• The request
Rewrite the entries below as a Markdown table with two columns, "No." for the row number and "Line" for the line itself, leaving out blank lines.

• Dataset
--- begin ---

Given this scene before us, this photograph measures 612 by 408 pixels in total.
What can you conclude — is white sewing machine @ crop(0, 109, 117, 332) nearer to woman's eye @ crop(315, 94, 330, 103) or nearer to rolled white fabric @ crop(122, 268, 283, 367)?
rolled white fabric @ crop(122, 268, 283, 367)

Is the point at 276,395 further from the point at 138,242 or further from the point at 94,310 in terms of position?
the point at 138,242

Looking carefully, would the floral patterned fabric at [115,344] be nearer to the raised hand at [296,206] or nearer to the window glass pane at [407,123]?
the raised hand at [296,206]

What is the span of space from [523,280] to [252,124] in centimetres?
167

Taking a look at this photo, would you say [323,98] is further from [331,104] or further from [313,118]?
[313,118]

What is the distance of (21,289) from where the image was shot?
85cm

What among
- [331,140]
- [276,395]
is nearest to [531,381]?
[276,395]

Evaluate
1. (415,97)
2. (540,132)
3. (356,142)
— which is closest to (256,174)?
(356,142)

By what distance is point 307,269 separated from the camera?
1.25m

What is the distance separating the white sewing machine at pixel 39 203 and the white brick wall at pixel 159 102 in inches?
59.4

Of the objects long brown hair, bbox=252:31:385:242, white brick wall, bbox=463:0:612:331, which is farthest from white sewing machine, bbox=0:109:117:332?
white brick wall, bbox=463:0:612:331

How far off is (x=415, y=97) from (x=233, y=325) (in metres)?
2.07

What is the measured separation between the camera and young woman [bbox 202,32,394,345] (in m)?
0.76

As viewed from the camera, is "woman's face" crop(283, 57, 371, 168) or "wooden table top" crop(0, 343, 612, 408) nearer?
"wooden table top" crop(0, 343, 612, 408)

--- end ---

• Result for this task
| No. | Line |
|---|---|
| 1 | Given this scene before us, this photograph measures 612 by 408 pixels in total. |
| 2 | What can you conclude — is white sewing machine @ crop(0, 109, 117, 332) nearer to woman's eye @ crop(315, 94, 330, 103) or nearer to rolled white fabric @ crop(122, 268, 283, 367)? |
| 3 | rolled white fabric @ crop(122, 268, 283, 367) |
| 4 | Is the point at 276,395 further from the point at 138,242 or further from the point at 94,310 in terms of position? |
| 5 | the point at 138,242 |
| 6 | Looking carefully, would the floral patterned fabric at [115,344] be nearer to the raised hand at [296,206] or nearer to the window glass pane at [407,123]? |
| 7 | the raised hand at [296,206] |
| 8 | What is the span of space from [523,280] to [252,124] in centimetres? |
| 9 | 167 |
| 10 | Taking a look at this photo, would you say [323,98] is further from [331,104] or further from [313,118]? |
| 11 | [313,118] |
| 12 | What is the distance of (21,289) from where the image was shot? |
| 13 | 85cm |
| 14 | What among |
| 15 | - [331,140] |
| 16 | - [276,395] |
| 17 | is nearest to [531,381]? |
| 18 | [276,395] |
| 19 | Evaluate |
| 20 | 1. (415,97) |
| 21 | 2. (540,132) |
| 22 | 3. (356,142) |
| 23 | — which is closest to (256,174)? |
| 24 | (356,142) |
| 25 | By what distance is point 307,269 separated from the camera? |
| 26 | 1.25m |
| 27 | What is the distance separating the white sewing machine at pixel 39 203 and the white brick wall at pixel 159 102 in inches? |
| 28 | 59.4 |
| 29 | Of the objects long brown hair, bbox=252:31:385:242, white brick wall, bbox=463:0:612:331, which is farthest from white sewing machine, bbox=0:109:117:332? |
| 30 | white brick wall, bbox=463:0:612:331 |
| 31 | How far off is (x=415, y=97) from (x=233, y=325) (in metres)? |
| 32 | 2.07 |
| 33 | What is the measured separation between the camera and young woman [bbox 202,32,394,345] (in m)? |
| 34 | 0.76 |
| 35 | As viewed from the camera, is "woman's face" crop(283, 57, 371, 168) or "wooden table top" crop(0, 343, 612, 408) nearer? |
| 36 | "wooden table top" crop(0, 343, 612, 408) |